The entries are to be given again in full. Every word must match.
───
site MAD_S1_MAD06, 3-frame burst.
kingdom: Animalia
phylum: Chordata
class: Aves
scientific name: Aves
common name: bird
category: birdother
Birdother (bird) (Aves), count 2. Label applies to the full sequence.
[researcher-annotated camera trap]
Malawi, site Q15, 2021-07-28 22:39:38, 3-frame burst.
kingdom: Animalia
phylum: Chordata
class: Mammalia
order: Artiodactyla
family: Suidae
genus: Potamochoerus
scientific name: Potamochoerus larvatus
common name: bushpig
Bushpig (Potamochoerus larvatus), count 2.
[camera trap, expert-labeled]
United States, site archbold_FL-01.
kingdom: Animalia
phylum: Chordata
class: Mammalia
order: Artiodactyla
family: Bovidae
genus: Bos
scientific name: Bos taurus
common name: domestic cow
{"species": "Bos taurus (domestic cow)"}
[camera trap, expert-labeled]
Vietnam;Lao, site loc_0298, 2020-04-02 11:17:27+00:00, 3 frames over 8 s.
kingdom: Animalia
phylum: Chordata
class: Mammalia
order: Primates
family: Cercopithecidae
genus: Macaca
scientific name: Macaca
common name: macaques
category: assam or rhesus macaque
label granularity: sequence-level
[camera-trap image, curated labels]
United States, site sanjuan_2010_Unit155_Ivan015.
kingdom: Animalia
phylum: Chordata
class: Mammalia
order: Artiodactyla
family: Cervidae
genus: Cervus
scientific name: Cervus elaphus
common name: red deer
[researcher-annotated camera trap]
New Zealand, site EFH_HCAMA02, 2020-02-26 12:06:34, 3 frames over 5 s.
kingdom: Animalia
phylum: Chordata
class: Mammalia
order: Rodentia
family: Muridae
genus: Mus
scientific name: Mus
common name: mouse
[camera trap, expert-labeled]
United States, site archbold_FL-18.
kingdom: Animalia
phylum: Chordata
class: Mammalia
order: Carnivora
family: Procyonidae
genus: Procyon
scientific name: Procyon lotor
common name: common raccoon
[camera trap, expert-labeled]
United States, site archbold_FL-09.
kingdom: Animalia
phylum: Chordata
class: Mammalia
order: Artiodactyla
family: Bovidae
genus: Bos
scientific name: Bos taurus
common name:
───
- _Finished exercise_:
site MAD_S1_MAD06, 3-frame burst.
kingdom: Animalia
phylum: Chordata
class: Aves
scientific name: Aves
common name: bird
category: birdother
Birdother (bird) (Aves), count 2. Label applies to the full sequence.
[researcher-annotated camera trap]
Malawi, site Q15, 2021-07-28 22:39:38, 3-frame burst.
kingdom: Animalia
phylum: Chordata
class: Mammalia
order: Artiodactyla
family: Suidae
genus: Potamochoerus
scientific name: Potamochoerus larvatus
common name: bushpig
Bushpig (Potamochoerus larvatus), count 2.
[camera trap, expert-labeled]
United States, site archbold_FL-01.
kingdom: Animalia
phylum: Chordata
class: Mammalia
order: Artiodactyla
family: Bovidae
genus: Bos
scientific name: Bos taurus
common name: domestic cow
{"species": "Bos taurus (domestic cow)"}
[camera trap, expert-labeled]
Vietnam;Lao, site loc_0298, 2020-04-02 11:17:27+00:00, 3 frames over 8 s.
kingdom: Animalia
phylum: Chordata
class: Mammalia
order: Primates
family: Cercopithecidae
genus: Macaca
scientific name: Macaca
common name: macaques
category: assam or rhesus macaque
label granularity: sequence-level
[camera-trap image, curated labels]
United States, site sanjuan_2010_Unit155_Ivan015.
kingdom: Animalia
phylum: Chordata
class: Mammalia
order: Artiodactyla
family: Cervidae
genus: Cervus
scientific name: Cervus elaphus
common name: red deer
[researcher-annotated camera trap]
New Zealand, site EFH_HCAMA02, 2020-02-26 12:06:34, 3 frames over 5 s.
kingdom: Animalia
phylum: Chordata
class: Mammalia
order: Rodentia
family: Muridae
genus: Mus
scientific name: Mus
common name: mouse
[camera trap, expert-labeled]
United States, site archbold_FL-18.
kingdom: Animalia
phylum: Chordata
class: Mammalia
order: Carnivora
family: Procyonidae
genus: Procyon
scientific name: Procyon lotor
common name: common raccoon
[camera trap, expert-labeled]
United States, site archbold_FL-09.
kingdom: Animalia
phylum: Chordata
class: Mammalia
order: Artiodactyla
family: Bovidae
genus: Bos
scientific name: Bos taurus
common name:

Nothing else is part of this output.